今日は上田敏の海潮音その(20)を公開します。縦書き表示で全文読めますよ。
 
 
海潮音は、今回で完結です。今回は、マラルメの詩がきわだって良かったです。
 
 
作中に「おもいすずろぐ」と書いていて、これがどういう意味か検索サイトで調べていたら古語辞典に、こういう文章を見つけました。かっこ良いので引用してみます。
 
  
[出典]紫式部日記 消息文
えんになりぬる人は、いとすごうすずろなるをりも、もののあはれにすすみ」

[訳] 情趣本位が身についてしまった人は、
   ひどく殺風景でなんということのないときも、
   しみじみとした情趣をもとめ。

(学研全訳古語辞典より)
 
 
「すずろ心」って、こんな意味なんです。現代語では「気もそぞろ」というような文字で残っている言葉です。
 
すずろごころ【漫ろ心】
そわそわと落ち着かない心。
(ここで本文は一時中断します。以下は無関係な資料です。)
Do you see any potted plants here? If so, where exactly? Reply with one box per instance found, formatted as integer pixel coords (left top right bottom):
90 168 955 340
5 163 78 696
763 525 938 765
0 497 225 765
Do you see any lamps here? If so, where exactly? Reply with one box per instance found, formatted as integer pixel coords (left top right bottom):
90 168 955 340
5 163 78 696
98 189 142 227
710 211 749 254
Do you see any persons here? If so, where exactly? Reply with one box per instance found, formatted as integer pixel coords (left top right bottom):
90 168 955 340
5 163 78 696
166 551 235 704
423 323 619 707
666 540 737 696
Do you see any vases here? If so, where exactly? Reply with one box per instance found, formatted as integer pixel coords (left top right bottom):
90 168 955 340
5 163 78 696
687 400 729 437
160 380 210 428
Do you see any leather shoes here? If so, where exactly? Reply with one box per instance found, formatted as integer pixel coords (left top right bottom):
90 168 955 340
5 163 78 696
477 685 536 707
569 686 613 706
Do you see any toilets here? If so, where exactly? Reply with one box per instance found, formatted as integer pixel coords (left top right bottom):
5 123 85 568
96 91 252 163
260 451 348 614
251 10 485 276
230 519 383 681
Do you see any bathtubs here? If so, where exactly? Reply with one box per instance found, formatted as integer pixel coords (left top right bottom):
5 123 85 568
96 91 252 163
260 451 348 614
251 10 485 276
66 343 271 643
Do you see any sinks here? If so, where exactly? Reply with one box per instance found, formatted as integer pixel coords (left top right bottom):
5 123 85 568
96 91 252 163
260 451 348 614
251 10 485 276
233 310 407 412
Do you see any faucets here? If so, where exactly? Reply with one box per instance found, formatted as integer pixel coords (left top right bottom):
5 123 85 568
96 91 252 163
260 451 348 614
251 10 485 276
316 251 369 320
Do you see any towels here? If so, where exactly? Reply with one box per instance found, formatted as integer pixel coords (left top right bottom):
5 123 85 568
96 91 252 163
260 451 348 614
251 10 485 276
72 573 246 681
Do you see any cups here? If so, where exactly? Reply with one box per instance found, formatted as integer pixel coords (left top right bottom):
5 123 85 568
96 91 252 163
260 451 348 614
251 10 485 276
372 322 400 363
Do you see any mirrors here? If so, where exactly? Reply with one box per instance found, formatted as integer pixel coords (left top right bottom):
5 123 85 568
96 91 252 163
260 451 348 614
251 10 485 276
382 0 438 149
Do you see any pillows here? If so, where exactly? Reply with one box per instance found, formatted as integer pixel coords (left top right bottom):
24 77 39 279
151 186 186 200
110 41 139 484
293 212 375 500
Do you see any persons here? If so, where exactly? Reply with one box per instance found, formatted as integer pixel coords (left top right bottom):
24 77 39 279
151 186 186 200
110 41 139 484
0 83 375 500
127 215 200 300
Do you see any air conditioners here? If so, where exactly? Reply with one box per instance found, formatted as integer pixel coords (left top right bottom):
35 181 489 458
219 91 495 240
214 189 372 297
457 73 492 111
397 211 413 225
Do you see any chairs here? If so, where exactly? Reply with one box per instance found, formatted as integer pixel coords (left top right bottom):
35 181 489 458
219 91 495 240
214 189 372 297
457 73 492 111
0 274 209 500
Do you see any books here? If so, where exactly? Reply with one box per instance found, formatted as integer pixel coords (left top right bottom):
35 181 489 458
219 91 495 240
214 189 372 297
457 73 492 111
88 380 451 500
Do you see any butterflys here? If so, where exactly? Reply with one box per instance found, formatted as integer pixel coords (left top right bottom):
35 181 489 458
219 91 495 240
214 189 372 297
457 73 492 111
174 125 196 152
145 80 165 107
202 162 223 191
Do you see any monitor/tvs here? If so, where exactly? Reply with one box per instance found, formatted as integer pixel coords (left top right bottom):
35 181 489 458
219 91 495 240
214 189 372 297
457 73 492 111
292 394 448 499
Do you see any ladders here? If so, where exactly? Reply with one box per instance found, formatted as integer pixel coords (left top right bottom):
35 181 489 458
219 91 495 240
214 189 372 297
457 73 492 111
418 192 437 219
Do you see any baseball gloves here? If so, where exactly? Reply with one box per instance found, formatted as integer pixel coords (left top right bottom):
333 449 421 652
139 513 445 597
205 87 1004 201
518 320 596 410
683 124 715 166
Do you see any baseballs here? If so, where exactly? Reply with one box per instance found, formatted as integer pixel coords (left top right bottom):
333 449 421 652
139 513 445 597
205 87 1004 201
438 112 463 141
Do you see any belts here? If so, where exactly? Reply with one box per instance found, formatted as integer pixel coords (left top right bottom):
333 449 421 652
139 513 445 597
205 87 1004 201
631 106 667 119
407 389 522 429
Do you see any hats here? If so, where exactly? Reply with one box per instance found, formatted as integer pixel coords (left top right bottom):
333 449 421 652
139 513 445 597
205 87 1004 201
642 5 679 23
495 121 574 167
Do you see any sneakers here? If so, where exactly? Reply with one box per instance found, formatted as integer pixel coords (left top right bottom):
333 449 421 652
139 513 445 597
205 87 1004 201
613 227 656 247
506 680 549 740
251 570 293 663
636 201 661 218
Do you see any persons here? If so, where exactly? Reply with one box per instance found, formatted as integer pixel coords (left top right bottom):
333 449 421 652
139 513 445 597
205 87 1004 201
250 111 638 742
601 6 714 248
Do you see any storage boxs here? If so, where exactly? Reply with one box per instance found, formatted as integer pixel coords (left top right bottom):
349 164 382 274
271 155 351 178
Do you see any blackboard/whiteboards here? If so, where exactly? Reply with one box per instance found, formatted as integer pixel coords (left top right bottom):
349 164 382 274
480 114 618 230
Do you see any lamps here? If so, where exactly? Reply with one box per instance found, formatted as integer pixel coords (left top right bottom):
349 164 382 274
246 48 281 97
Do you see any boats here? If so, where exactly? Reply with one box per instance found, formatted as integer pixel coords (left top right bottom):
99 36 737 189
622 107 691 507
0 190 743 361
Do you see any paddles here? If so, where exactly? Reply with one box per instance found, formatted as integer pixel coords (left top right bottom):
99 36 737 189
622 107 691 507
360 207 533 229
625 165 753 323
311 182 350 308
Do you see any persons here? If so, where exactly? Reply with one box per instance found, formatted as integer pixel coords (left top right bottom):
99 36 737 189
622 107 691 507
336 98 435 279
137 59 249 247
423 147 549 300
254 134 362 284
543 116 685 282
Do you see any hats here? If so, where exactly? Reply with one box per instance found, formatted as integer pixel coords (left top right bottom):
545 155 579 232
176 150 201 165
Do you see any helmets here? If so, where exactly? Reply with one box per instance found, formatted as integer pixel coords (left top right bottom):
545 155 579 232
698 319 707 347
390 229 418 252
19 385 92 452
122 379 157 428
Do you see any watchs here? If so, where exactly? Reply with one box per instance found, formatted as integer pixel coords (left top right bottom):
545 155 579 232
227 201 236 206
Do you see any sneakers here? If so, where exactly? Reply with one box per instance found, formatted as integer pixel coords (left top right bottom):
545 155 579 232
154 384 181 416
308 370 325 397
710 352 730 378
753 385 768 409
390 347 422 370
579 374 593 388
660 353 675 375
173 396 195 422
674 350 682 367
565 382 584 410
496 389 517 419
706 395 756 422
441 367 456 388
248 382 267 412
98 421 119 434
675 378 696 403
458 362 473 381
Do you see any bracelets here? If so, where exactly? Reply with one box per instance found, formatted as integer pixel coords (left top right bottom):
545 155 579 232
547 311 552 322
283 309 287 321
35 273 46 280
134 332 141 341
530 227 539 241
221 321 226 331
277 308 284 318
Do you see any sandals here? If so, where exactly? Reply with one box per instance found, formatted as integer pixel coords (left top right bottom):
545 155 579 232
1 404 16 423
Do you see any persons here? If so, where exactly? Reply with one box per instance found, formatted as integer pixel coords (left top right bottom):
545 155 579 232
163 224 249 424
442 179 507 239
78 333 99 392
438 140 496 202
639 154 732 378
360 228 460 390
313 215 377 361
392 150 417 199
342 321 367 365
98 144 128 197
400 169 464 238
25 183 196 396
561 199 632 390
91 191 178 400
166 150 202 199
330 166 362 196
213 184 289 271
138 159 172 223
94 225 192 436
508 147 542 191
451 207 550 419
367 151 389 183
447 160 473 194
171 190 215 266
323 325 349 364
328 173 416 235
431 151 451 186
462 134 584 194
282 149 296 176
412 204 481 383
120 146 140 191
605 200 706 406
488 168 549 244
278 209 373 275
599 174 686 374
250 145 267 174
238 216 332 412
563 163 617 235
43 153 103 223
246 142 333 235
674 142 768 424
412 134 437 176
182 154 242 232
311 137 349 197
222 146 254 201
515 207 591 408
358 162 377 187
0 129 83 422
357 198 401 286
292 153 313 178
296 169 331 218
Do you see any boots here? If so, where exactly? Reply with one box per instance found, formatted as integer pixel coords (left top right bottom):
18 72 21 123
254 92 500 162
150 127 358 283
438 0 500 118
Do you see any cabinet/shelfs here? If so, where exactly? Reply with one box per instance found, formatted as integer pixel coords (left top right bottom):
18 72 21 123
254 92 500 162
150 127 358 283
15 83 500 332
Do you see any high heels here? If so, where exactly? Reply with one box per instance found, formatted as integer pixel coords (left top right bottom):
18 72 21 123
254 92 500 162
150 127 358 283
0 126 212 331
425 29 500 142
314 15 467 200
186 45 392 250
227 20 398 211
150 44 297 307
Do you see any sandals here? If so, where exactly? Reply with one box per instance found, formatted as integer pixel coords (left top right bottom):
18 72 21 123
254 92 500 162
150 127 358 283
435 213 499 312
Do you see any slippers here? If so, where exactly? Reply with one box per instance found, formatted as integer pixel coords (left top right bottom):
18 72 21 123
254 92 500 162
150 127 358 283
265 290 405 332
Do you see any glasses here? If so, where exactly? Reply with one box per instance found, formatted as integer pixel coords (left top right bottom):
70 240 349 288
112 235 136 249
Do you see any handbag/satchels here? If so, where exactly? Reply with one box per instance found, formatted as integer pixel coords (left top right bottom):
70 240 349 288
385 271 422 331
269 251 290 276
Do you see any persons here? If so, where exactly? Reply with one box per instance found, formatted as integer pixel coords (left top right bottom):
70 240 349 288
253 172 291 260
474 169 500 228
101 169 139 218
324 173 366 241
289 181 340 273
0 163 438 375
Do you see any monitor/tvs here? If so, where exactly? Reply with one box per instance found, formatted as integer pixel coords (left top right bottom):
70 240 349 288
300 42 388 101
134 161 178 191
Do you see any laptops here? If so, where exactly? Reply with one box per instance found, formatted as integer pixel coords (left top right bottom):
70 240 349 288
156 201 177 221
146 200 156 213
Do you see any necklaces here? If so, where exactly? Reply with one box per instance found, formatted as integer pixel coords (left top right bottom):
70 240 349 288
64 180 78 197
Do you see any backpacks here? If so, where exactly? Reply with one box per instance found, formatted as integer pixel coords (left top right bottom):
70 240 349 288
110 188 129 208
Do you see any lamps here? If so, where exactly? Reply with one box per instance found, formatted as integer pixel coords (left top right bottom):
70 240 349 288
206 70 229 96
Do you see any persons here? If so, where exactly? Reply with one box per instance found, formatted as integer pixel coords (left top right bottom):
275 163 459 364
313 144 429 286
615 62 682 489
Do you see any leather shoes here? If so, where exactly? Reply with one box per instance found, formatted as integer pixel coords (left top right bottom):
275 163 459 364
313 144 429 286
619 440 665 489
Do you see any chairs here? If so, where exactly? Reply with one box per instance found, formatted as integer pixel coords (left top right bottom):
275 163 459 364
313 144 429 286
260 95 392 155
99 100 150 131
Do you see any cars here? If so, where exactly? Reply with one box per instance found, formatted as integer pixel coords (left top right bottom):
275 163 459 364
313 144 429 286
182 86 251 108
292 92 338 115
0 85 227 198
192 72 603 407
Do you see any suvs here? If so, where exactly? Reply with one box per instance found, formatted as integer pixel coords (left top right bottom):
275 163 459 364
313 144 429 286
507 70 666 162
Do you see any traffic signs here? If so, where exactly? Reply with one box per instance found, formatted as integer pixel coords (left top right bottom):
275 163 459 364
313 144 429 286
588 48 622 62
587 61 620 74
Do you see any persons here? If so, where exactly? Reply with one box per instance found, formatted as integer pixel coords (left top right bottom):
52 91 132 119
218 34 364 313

浮ついた心。
「いとよしなかりけるすずろ心にても、ことのほかにたがひぬるありさまなりかし」〈更級日記〉
(出典:デジタル大辞泉)
 
 
もしかすると上田敏は、紫式部日記や更級日記の文章をもばっちり暗記していて、マラルメの詩を翻訳するときに、「おもいすずろぐ」と書いたのかもなあ、だとすると、すさまじい暗記力だなあ……、と思いました。現代の日本語しか使えない僕の脳みそではぜったいできないやと思いました。
 
 
しかしそれにしても、紫式部とマラルメ。たった一文でも、すっごく印象深いです。
えんになりぬる人は、いとすごうすずろなるをりも、もののあはれにすすみ」
これとマラルメの詩が、忘れられない一文となりました。
 
 
マラルメは、こういう詩を書いています。

静かなるわがいもと、君見れば、おもひすゞろぐ。
朽葉色くちばいろ晩秋おそあきの夢深き君がひたひに、
天人てんにんひとみなす空色の君がまなこに、
憧るゝわが胸は、苔古こけふりし花苑はなぞのの奥、
淡白あはじろ吹上ふきあげの水のごと、空へ走りぬ。

続きは、本文をぜひどうぞ。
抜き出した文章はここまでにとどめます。